**Given request 1**
According to the article on the 1956 album Elvis, on what date did the Recording Industry Association of America certify the album Platinum?
**Given request 2**
Copy the passage of the article on the 1956 album Elvis from "It was originally" to "used on labels.".
**Given request 3**
Render this sentence from the article on the 1956 album Elvis in Spanish: "It would go on to spend 5 weeks at #1 in total."

**Quoted passage**
Studio album by Elvis Presley
- Released: October 19, 1956
- Recorded: January 30; September 1–3, 1956
- Studios: Radio Recorders Studio 1 (Hollywood); RCA Victor Studio 1 (New York);
- Genres: Rock and roll; rockabilly; country;
- Length: 29:47
- Label: RCA Victor
- Producer: Steve Sholes

Elvis Presley chronology
| Elvis Presley (1956) | Elvis (1956) | Love Me Tender (1956) |

= Elvis (1956 album) =

Elvis (also known as Elvis Presley No. 2) is the second studio album by American rock and roll singer Elvis Presley, released by RCA Victor on October 19, 1956 in mono. Recording sessions took place on September 1, September 2, and September 3 at Radio Recorders in Hollywood, with one track left over from the sessions for Presley's debut album at the RCA Victor recording studios on January 30 in New York. It spent four weeks at #1 on the Billboard Top Pop Albums chart that year, making Presley the first recording artist to have both albums go straight to number one in the same year. It would go on to spend 5 weeks at #1 in total. It was certified Gold on February 17, 1960, and Platinum on August 10, 2011, by the Recording Industry Association of America.

It was originally released in UK in 1957 as Elvis Presley No. 2 with a different front cover (on His Master's Voice CLP1105). It was also cataloged as Rock 'n' Roll No. 2. The original U.S. release inaugurated the practice (applied inconsistently for the first few years, but commonly afterwards) of crediting Presley only by his first name on album sleeves, though his full name continued to be used on labels.

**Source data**
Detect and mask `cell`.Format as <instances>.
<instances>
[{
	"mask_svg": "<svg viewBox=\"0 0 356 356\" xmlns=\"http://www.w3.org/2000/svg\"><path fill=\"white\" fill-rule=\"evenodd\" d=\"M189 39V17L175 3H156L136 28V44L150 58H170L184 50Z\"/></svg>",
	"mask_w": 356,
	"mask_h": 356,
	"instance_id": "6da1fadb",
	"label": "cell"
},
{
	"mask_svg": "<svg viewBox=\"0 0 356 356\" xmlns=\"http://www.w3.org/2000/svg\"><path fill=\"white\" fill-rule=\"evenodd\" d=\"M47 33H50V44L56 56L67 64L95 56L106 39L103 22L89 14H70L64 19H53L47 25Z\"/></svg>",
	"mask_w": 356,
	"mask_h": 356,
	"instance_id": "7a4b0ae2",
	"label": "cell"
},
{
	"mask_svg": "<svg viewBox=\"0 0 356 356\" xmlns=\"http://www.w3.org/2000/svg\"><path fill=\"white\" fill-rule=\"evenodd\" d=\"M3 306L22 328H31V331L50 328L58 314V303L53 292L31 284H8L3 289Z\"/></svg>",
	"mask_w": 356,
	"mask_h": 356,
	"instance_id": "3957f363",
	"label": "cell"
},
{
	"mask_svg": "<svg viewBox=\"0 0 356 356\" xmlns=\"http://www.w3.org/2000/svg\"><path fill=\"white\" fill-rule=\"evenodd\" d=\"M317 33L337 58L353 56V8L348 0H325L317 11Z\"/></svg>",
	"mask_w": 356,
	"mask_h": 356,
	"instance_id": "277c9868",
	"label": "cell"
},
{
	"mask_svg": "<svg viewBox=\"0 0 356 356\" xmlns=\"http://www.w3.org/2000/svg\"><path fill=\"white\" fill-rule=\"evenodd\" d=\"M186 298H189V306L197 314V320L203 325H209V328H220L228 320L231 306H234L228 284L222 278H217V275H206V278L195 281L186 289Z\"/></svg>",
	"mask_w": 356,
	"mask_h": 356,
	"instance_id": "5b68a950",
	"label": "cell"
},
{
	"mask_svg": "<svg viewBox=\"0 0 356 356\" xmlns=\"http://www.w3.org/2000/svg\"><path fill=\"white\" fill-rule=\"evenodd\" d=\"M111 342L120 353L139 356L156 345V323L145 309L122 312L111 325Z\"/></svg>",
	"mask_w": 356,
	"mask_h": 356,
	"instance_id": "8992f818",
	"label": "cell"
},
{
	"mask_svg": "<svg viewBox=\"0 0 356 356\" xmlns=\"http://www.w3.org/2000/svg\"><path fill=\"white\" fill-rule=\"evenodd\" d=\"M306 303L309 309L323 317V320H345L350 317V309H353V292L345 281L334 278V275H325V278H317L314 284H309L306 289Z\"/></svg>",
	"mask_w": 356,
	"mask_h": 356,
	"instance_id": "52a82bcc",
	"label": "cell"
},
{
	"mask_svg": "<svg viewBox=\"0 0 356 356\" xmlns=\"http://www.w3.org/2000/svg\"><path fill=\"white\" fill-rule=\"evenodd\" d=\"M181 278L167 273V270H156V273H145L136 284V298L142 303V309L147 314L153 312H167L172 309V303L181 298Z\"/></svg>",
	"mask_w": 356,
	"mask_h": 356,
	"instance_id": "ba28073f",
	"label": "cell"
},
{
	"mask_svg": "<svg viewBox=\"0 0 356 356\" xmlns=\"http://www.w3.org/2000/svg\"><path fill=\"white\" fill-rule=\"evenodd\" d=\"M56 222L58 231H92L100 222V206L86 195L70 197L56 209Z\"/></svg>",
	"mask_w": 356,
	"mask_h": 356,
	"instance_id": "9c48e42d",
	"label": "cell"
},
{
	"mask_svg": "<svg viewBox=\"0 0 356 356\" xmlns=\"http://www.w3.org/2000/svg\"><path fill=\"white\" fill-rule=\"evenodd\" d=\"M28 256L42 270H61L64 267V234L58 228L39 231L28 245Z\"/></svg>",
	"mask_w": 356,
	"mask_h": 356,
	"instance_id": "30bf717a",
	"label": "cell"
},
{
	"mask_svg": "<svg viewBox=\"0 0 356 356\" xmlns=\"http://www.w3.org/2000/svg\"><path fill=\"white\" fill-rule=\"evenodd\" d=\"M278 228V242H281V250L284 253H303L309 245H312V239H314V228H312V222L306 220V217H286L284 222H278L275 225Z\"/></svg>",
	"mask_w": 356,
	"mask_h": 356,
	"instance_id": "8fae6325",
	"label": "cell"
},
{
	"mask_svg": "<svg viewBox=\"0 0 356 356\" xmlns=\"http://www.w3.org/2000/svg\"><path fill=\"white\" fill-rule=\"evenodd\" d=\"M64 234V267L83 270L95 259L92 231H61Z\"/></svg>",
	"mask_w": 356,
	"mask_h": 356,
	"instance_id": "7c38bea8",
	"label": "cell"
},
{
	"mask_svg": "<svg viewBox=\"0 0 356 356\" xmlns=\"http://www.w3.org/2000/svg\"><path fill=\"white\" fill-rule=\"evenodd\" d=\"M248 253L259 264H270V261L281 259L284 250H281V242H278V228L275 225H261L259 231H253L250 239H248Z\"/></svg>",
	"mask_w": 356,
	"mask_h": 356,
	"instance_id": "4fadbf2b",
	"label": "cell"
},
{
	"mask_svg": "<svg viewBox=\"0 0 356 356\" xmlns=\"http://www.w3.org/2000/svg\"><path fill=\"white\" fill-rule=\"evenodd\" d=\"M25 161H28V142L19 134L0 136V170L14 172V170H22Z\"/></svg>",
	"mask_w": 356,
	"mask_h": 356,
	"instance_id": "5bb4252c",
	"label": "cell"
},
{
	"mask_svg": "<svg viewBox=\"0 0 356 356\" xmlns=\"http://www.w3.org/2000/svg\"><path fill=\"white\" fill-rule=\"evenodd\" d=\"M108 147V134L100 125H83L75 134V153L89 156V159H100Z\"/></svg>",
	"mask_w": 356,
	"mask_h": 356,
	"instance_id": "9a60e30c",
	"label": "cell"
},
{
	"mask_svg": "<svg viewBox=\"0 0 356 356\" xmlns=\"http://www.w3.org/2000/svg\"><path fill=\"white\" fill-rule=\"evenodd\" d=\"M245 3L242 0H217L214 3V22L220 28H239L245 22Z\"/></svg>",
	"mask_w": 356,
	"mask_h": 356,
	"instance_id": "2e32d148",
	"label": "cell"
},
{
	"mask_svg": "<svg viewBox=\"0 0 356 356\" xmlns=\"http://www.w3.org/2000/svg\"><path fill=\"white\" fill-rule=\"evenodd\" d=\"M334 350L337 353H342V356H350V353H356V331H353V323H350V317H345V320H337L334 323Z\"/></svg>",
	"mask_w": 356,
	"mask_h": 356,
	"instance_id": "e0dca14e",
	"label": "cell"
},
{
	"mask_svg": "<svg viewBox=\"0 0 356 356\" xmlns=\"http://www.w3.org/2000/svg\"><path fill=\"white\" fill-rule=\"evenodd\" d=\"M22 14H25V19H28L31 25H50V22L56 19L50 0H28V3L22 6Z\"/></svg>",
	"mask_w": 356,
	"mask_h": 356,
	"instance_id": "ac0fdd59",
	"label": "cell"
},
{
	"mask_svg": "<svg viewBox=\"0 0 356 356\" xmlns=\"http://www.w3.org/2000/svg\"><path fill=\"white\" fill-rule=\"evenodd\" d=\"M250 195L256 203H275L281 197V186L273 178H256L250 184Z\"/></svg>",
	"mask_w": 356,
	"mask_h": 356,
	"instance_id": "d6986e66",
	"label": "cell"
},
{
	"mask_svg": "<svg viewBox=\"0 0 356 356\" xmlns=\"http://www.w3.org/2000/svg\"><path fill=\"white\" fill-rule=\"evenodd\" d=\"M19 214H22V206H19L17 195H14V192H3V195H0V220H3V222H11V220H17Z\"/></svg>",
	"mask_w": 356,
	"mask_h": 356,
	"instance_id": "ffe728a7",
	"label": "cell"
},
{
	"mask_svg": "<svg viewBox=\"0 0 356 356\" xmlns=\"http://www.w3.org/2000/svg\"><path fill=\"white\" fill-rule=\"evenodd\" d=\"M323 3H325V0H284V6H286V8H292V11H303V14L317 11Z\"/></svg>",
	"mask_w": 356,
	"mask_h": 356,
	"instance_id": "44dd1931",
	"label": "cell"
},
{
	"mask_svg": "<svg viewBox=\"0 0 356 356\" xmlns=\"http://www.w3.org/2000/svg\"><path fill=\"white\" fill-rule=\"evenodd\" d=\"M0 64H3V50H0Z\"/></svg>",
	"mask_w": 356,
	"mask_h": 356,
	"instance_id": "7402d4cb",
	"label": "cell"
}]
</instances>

**Task output 1**
August 10, 2011

**Task output 2**
It was originally released in UK in 1957 as Elvis Presley No. 2 with a different front cover (on His Master's Voice CLP1105). It was also cataloged as Rock 'n' Roll No. 2. The original U.S. release inaugurated the practice (applied inconsistently for the first few years, but commonly afterwards) of crediting Presley only by his first name on album sleeves, though his full name continued to be used on labels.

**Task output 3**
Llegaría a pasar 5 semanas en total en el n.º 1.